The sanctions agreed, however, were less punitive than those sought by the US and the EU, which followed up with additional measures against the Iranian banking and energy sectors.

Russia argued that the sanctions did not prevent it from going ahead with the Bushehr project. However, President Medvedev said this month that Iran was close to attaining the potential to build a nuclear weapon. It was the first time that a Russian leader had warned so explicitly of the dangers of Tehran’s nuclear drive.

Tehran has signed a contract with Moscow under which spent fuel from Bushehr will be sent to Russia for reprocessing, removing the risk that it could be diverted to make plutonium for a weapons programme.

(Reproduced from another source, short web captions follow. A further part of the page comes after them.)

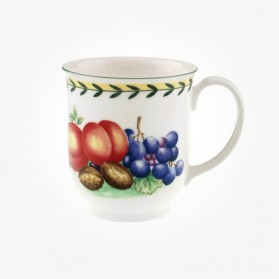 French Garden Fleurence Mug 0,42L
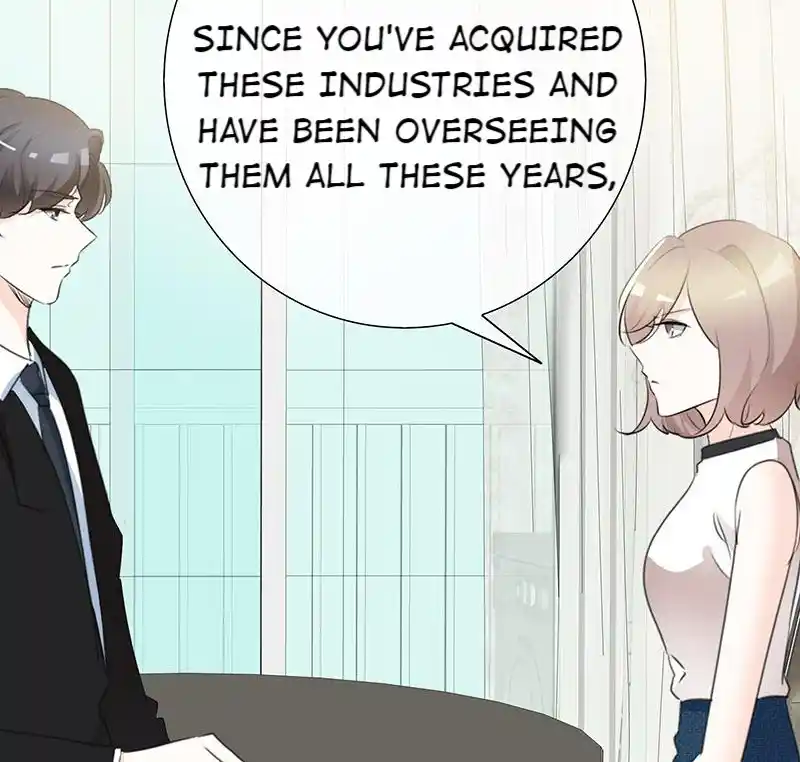 I Love You More Than Ever 94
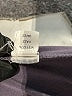 Athleta Gray Long Sleeve T-Shirt Size S - photo 8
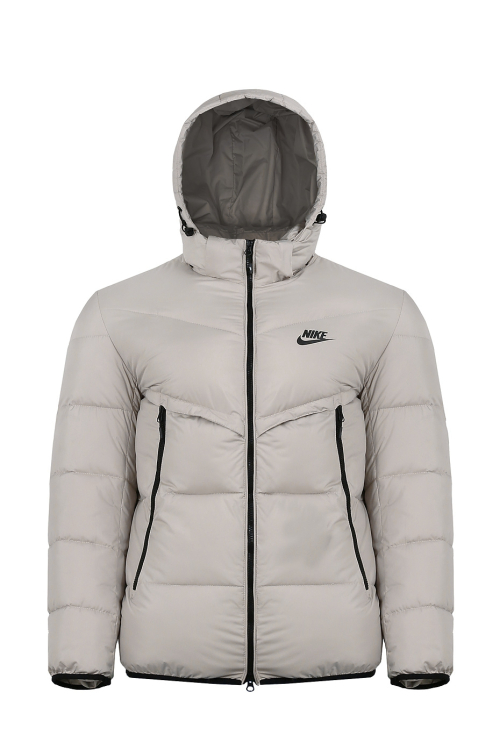 1_обработано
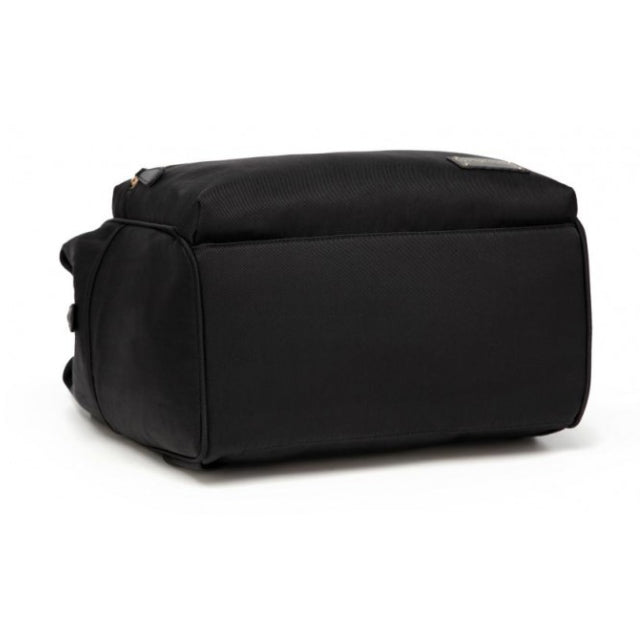 Zara Baby Changing Backpack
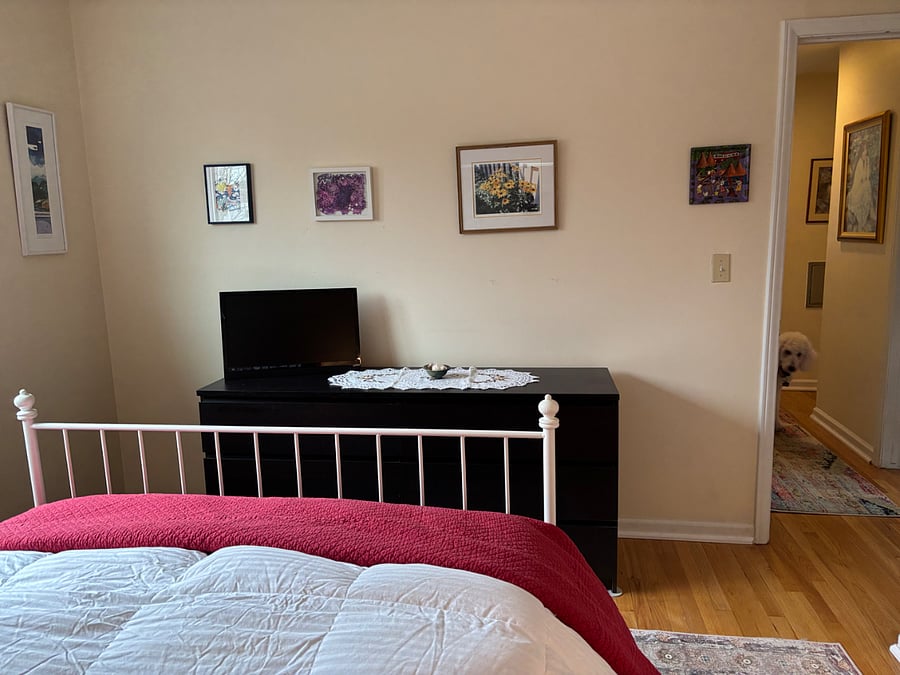 Furnished Finder property 699330_1 photo 20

Russia, which is keen to profit from the export of nuclear energy technology, argued that the Bushehr project was essential in persuading Iran to work with the international community, proving that the world was not trying to deny it a legitimate technology.

Iran sees the completion of Bushehr as an important milestone, not only in its nuclear programme but also as a symbol of defiance against the West.

The Bushehr project was begun under the Shah, with the help of German and French scientists. With the fall of the Shah in the 1979 Islamic revolution the project was halted, and damaged during the subsequent Iran-Iraq war. Russia signed the contract to reconstruct the plant in 1995.

Ali Akbar Salehi, the head of the Atomic Energy Organisation of Iran, said that the country had invited IAEA analysts to watch the transfer of fuel and the firing of the reactor at Bushehr next weekend.